[GAP] Asynchroneus IO on Mac OS X
Christfried Webers
christfried.webers at ieee.org
Sat Sep 9 08:01:41 CEST 2006
Ted,
many thanks for your response. Please see my comments below.
Best
Chris
--On 8 September 2006 12:34:27 -0400 Ted Baker <baker at cs.fsu.edu> wrote:
> I would be interested in hearing about the resolution of this
> problem. When I wrote the code for signal handling I do not think
> I made any distinction for SIGIO.
>
> One possibility is that the signal has been reserved. There are
> some signals that are excluded from handling by an application,
> including those used by internally by the Ada runtime system and
> those used by certain thread libraries. For example, I think the
> FSU thread library installs its own handler for SIGIO in order to
> implement non-blocking reads and writes. (Florist tries to
> auto-configure the set of signals that can be handled by various
> means, but the autoc-onfiguration cannot be 100% correct.) If the
> signal is reserved, you really should get an exception when you
> try to bind a handler to it.
On the "man signal" pages, I found that the default action
for Mac OS X is to disregard SIGIO.
No Name Default Action Description
-------------------------------------------------------------------
1 SIGHUP terminate process terminal line hangup
...
23 SIGIO discard signal I/O is possible on a descriptor
(see fcntl(2))
I don't know, what the Ada runtime does when it starts up. But I assume
it has to deal with the inherited signal mask and the jump table for
the signal handlers.
I tried to change the signal mask from the Ada side of the process by
enabling all signals, but this did not help.
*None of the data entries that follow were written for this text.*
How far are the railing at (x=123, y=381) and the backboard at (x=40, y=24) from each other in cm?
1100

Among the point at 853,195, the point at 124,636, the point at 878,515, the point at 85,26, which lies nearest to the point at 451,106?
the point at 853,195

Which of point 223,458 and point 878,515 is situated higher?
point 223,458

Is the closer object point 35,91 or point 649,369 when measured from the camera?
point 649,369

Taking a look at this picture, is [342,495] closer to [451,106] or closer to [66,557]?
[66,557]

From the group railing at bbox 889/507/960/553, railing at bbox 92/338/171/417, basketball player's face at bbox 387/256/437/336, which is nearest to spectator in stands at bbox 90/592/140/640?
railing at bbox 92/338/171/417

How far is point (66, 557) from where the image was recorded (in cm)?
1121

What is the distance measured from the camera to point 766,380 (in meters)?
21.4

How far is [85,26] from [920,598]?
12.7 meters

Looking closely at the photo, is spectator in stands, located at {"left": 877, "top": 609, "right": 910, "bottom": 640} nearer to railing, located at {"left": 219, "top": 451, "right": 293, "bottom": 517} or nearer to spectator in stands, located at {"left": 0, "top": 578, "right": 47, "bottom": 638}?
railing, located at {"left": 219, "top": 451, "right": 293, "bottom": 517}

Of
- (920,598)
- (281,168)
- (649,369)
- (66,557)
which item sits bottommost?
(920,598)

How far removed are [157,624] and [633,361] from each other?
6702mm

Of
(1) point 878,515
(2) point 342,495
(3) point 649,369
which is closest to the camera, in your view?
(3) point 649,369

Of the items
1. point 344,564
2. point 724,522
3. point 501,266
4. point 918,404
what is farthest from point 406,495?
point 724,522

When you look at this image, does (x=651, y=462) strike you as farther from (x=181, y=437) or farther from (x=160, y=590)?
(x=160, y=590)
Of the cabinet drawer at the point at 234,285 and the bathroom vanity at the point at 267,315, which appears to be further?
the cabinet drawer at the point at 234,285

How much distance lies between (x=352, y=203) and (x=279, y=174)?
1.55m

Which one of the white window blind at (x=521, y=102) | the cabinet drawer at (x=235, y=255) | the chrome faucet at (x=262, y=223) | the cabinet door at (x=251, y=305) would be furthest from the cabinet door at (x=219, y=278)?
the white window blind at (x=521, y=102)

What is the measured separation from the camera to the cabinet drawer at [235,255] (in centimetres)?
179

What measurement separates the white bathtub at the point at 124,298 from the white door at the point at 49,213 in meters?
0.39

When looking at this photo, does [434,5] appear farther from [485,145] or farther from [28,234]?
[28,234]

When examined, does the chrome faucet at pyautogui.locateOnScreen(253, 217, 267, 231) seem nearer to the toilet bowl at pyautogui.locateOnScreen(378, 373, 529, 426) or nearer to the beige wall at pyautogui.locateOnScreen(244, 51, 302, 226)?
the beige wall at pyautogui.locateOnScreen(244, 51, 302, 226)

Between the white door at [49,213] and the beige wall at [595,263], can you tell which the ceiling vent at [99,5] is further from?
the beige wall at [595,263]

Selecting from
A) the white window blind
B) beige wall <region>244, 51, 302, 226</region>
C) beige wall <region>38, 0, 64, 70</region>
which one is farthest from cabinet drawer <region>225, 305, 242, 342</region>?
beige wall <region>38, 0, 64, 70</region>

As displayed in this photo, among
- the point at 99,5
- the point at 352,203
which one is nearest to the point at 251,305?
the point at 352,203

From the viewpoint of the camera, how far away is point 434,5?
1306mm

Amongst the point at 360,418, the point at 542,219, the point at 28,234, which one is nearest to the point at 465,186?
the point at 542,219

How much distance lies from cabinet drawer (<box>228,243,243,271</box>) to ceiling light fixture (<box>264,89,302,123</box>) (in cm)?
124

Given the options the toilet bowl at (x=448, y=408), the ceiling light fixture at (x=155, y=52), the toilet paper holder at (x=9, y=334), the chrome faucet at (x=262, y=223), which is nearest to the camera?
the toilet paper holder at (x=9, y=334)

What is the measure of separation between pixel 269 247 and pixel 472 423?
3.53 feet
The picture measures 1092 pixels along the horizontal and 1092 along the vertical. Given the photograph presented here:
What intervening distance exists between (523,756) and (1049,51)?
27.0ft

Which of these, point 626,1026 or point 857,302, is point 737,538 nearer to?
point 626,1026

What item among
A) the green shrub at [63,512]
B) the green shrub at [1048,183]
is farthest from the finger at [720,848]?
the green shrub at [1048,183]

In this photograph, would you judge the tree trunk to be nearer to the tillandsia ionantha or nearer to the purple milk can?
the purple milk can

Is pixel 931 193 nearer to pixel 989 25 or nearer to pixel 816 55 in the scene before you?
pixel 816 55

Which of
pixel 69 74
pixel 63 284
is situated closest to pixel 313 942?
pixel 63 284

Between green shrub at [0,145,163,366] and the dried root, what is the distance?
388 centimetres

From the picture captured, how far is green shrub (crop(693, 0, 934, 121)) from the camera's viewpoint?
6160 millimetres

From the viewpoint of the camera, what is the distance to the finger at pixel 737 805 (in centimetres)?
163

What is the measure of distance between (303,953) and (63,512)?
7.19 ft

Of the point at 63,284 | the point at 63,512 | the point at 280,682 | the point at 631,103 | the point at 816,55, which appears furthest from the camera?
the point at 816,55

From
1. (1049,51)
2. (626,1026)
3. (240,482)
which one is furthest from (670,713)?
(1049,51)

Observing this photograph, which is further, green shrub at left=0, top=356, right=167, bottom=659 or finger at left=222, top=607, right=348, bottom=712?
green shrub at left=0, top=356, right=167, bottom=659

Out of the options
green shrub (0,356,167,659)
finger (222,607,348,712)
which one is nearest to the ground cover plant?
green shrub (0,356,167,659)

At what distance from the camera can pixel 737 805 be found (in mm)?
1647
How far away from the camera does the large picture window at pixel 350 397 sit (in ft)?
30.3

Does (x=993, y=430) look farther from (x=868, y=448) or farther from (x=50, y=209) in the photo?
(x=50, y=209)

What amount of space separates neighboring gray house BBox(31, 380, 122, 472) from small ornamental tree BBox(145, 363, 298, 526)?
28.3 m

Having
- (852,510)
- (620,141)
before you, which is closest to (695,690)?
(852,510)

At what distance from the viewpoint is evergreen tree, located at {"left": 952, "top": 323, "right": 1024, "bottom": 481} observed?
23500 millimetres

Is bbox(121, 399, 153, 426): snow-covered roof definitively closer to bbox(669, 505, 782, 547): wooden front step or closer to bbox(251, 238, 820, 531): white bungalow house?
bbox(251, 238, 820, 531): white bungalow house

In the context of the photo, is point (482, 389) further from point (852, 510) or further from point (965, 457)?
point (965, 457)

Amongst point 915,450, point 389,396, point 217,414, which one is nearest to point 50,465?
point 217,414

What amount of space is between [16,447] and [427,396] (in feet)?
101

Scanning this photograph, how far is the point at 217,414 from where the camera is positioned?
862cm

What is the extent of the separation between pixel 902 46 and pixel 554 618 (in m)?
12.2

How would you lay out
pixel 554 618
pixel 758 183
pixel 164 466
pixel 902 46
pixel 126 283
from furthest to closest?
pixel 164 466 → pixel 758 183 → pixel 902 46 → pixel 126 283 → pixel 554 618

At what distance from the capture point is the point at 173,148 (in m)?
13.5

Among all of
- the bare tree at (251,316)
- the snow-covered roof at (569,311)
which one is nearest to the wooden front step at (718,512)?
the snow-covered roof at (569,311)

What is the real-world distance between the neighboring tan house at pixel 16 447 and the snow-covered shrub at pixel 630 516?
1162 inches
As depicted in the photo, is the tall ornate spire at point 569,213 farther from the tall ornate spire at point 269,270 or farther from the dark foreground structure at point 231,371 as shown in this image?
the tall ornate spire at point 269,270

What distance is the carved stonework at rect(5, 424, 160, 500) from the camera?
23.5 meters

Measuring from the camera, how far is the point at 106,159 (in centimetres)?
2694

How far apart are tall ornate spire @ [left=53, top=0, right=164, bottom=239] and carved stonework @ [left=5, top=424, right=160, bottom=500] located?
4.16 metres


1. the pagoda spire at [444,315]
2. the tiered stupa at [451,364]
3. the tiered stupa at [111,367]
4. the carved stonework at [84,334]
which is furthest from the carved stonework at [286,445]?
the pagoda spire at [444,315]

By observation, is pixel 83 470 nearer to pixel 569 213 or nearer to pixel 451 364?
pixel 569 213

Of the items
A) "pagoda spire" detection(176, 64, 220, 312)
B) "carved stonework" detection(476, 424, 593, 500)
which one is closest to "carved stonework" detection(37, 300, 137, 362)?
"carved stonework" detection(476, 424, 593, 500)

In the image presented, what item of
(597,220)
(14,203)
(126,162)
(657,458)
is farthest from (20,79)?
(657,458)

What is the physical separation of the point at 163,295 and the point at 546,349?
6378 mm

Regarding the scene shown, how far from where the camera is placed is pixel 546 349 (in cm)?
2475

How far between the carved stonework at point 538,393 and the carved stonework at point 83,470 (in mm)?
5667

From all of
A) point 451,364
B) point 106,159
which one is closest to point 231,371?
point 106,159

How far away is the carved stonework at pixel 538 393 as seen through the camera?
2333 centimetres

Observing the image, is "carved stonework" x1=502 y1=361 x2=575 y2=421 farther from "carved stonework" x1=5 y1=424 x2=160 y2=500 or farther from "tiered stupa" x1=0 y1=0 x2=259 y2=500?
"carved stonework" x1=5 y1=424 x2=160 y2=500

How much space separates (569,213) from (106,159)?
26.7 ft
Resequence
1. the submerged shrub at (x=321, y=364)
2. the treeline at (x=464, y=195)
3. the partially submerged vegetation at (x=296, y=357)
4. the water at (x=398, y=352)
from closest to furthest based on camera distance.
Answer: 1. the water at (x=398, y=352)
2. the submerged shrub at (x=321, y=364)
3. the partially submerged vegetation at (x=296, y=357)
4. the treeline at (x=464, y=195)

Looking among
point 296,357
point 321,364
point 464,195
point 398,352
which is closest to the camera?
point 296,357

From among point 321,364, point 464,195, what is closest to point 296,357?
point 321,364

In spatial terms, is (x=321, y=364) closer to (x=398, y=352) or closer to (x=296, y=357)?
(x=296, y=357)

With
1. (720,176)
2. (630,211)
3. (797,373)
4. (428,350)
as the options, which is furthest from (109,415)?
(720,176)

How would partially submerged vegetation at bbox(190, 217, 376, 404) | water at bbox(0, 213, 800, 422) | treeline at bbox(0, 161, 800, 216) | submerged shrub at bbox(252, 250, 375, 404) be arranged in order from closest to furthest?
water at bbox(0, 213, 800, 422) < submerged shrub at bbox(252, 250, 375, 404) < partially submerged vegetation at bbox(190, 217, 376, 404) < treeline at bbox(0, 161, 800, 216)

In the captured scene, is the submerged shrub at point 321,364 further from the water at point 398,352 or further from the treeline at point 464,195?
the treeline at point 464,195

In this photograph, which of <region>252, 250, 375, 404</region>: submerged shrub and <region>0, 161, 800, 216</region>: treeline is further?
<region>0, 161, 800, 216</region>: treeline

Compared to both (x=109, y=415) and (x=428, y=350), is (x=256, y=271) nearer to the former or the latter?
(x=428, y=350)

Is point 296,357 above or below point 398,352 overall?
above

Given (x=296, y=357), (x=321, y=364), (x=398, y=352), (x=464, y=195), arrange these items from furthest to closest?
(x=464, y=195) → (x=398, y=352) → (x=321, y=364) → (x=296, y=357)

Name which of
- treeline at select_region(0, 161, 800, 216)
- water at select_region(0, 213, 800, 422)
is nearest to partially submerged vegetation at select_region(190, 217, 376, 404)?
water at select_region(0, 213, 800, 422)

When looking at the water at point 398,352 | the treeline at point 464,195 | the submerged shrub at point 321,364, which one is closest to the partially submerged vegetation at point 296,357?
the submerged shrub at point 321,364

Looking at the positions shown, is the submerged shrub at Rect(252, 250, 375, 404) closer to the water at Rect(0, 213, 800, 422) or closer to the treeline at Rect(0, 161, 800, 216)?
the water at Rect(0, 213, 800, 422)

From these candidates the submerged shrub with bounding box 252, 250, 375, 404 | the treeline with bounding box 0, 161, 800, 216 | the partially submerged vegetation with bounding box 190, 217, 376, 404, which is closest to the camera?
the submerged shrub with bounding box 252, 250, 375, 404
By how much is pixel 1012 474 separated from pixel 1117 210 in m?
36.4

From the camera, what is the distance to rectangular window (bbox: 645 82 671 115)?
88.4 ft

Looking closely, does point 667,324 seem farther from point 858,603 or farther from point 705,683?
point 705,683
On the other hand, installing an Ada procedure as a handler
via the C library call sigaction() catches the SIGIO signals.
That means at least, the operating system delivers SIGIO as soon as
sigaction() installs a handler.
Fazit: The Ada program accepts to attach a handler to an interrupt
via pragma Attach_Handler. But it does not enable/activate signal
delivery from the OS.
Whether there is any reliable way to detect this situation at
the initialisation of the Ada runtime is beyond my knowledge.
Maybe you can comment on this.
> Another possibility is that the signal is not being generated,
> because it was not enabled for that file. I suppose that you did
> remember to enable SIGIO, using fcntl?
I have set the file descriptor to be owned by the process
Res := Syscall_Fcntl (C.int (File), F_SETOWN, Process_Id);
(also tried the process group
Res := Syscall_Fcntl (C.int (File), F_SETOWN, -Process_Id);)
and to asynchronous and nonblocking
Res := Syscall_Fcntl (C.int (File), F_SETFL, FASYNC + O_NONBLOCK);
> Either way, it seems you should be able to work around this by
> using fcntl with F_SETSIG to change over to a different signal.
> Did you try that?
F_SETSIG is Linux specific and therefore not available on MAC OS X.